I continue to go slowly mad in the countryside.
I am enjoying foraging for wood for the fire a bit too much. But there’s nothing like building a fire out of wood that you have harvested yourself. I imagine that it feels better if you’ve actually chopped down the tree, rather than picking up some twigs that have fallen from a tree and then awkwardly carry them home. But even that feels good. And it’s true what everyone says, it warms so much better if the wood is your own. Everyone says that. Fuck you, if you don’t. You’re the only one. And you’re a dick.
Yesterday I saw a good small branch as I walked Phoebe home from nursery and picked it up to carry home. One of the other mums saw me struggling to juggle it and said. “Yeah, my one collects sticks too.” I smiled along as if this was all Phoebe’s doing. But it was all mine. Kids are a good cover for all kinds of eccentric behaviour.
Is it OK for a reasonably well-off 50-year-old man to be searching the woods for kindling? I think it is. it’s more the circle of life than the fact that it’s saving me about 36p in burnable fuel a day. And it’s not about the money, it’s about living off the land and being at one with nature. By burning it. But only when it is already dead and deserves to be burned. And the warmth of dead trees keeps me alive. It’s the circle of life.

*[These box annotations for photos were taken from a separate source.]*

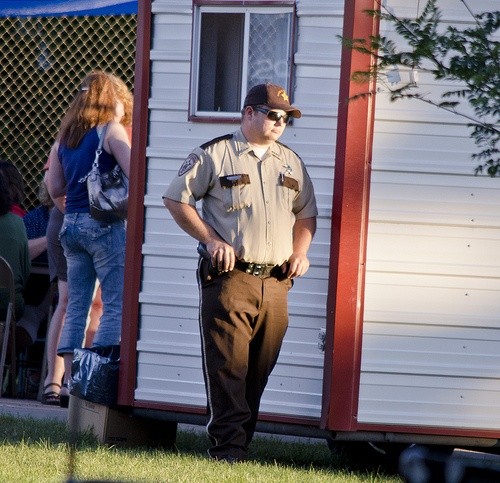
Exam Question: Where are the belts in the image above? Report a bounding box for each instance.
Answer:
[234,262,281,277]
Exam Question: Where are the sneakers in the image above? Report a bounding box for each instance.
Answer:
[77,121,131,223]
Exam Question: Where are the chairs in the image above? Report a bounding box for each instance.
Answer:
[0,255,19,398]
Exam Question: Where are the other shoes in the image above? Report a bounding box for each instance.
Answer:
[221,454,233,462]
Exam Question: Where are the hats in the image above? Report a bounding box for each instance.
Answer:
[244,84,301,118]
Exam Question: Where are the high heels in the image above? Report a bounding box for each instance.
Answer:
[59,383,70,408]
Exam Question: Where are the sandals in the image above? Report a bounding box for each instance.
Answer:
[41,383,61,405]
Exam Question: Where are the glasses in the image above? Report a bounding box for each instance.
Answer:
[254,107,294,126]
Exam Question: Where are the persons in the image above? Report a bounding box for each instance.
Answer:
[166,84,317,460]
[45,72,133,407]
[26,172,64,392]
[39,141,103,405]
[0,161,45,396]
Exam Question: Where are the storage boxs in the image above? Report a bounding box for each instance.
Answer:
[67,344,176,448]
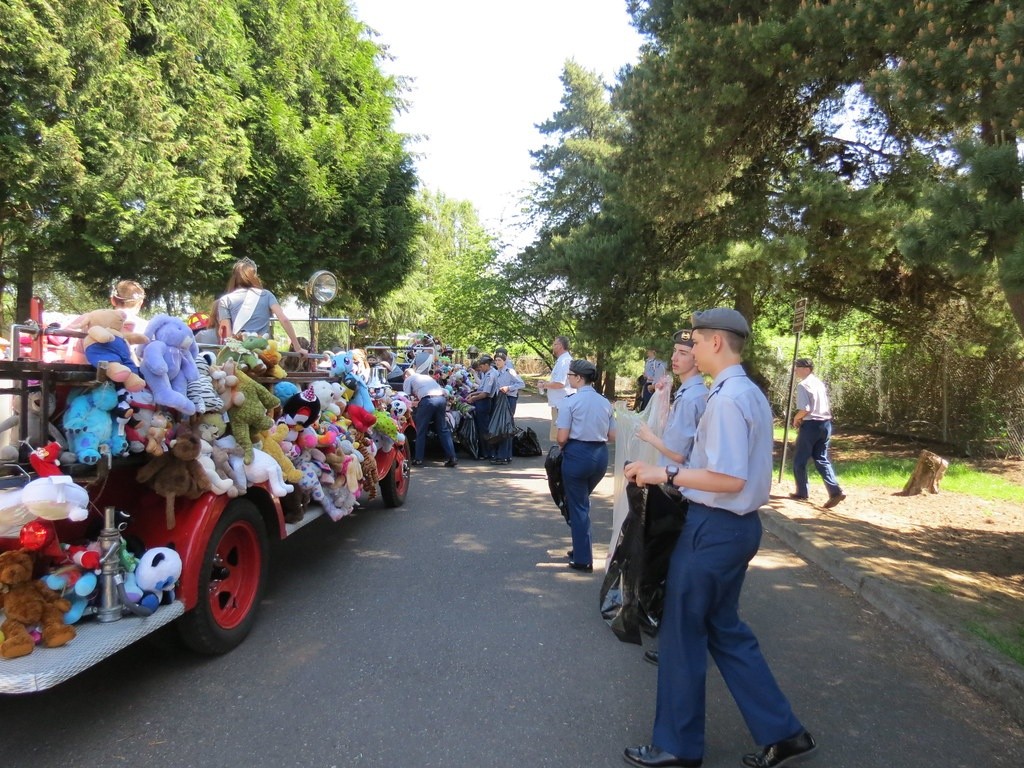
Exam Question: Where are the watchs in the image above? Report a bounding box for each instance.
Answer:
[666,464,679,485]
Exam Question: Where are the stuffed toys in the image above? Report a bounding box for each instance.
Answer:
[0,309,478,658]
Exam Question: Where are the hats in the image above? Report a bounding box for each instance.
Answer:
[795,357,814,367]
[672,328,694,347]
[690,307,750,339]
[471,348,508,369]
[569,359,596,376]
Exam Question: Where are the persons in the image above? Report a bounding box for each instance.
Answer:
[789,358,846,508]
[538,337,577,452]
[465,348,525,464]
[555,360,617,573]
[374,343,404,383]
[65,280,148,366]
[624,307,820,768]
[187,257,311,373]
[280,336,310,372]
[402,368,458,467]
[318,353,332,367]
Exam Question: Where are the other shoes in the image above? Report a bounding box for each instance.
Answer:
[643,650,659,665]
[823,492,847,508]
[790,492,807,500]
[490,457,512,465]
[411,460,423,467]
[445,457,458,466]
[421,395,445,401]
[566,550,593,573]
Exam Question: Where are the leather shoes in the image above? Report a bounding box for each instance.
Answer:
[623,745,704,768]
[740,728,817,768]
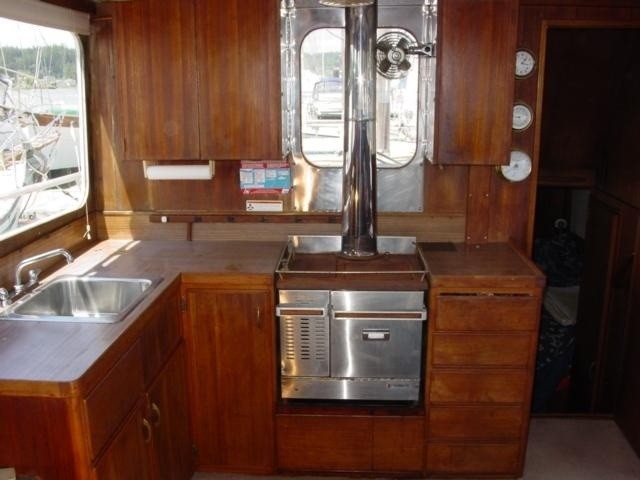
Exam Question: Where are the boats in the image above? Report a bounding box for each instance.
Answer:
[0,35,82,237]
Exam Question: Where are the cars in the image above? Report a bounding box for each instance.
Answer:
[306,77,343,119]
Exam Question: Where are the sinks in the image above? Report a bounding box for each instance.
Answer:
[0,275,164,325]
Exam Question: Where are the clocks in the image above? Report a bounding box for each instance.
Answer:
[513,100,534,133]
[515,48,539,79]
[496,148,532,183]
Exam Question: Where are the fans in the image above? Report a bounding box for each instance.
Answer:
[377,32,432,81]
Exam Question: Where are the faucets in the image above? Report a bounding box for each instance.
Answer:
[13,248,74,290]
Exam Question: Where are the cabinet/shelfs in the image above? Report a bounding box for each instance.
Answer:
[427,276,547,478]
[180,274,278,480]
[113,0,292,162]
[0,287,194,480]
[423,0,519,165]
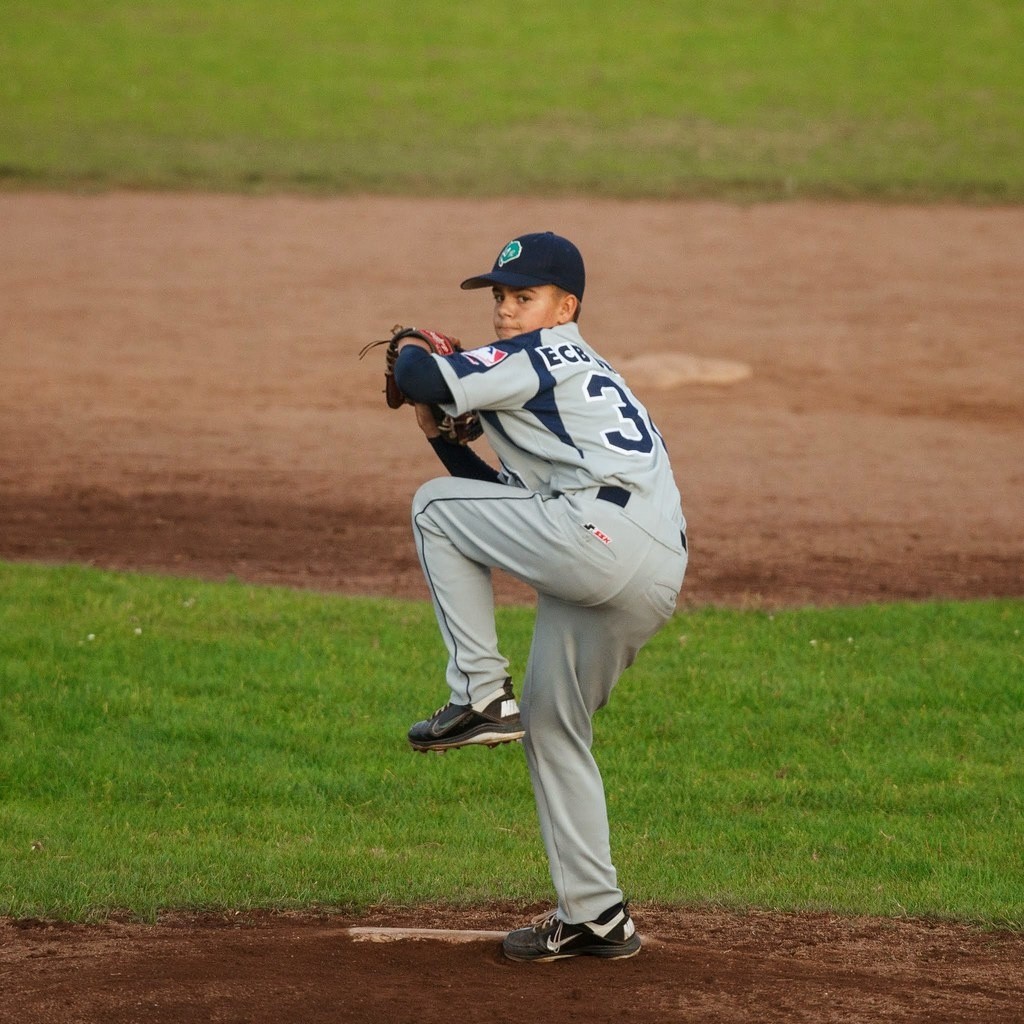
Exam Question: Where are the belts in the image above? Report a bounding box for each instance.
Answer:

As I have only two more bits of work til February (if you don’t count some writing jobs that I have to start thinking about and this blog, which is increasingly an incredible struggle to fit in), I am now almost a full time male housewife (they should come up for a name for that as it’s a bit sexist). Kids, housework and cooking take up a lot of time. And Catie is still doing loads of it (most of it?) as well, even though I am trying to take on the lion’s share so that she can hit her work deadlines. Our heads are both bowed by tiredness, even though Ernie is now only waking once or twice a night, rather than every hour. It’s great to have a job where I can take my foot off the gas (and to be fair I worked enough in the first nine months this year to justify a quieter final quarter) - but how do people who have to go to work every day cope with all the demands? It’s just a constant struggle to try and get ready in time to get where you’re meant to be. And we always fail. And the only way to cope with it all is to get drunk every night and hope there are no emergencies
God bless parents everywhere. It’s a beautiful Hell. But it’s still Hell. The rewards are huge: big smiles from my baby son and a spontaneous cuddle from my daughter. But for every rewarding moment, there are a million moments when it’s just like living in Satan’s pants.
Luckily this is what I always wanted.
Ten years ago we fell into step and exchanged a few words that made me feel like my life was about to change.
Tonight we sat in front of a fire that burned fiercely because I’d picked up some bits of branch whilst walking our dog. Catie could never have guessed this was what she was getting herself into.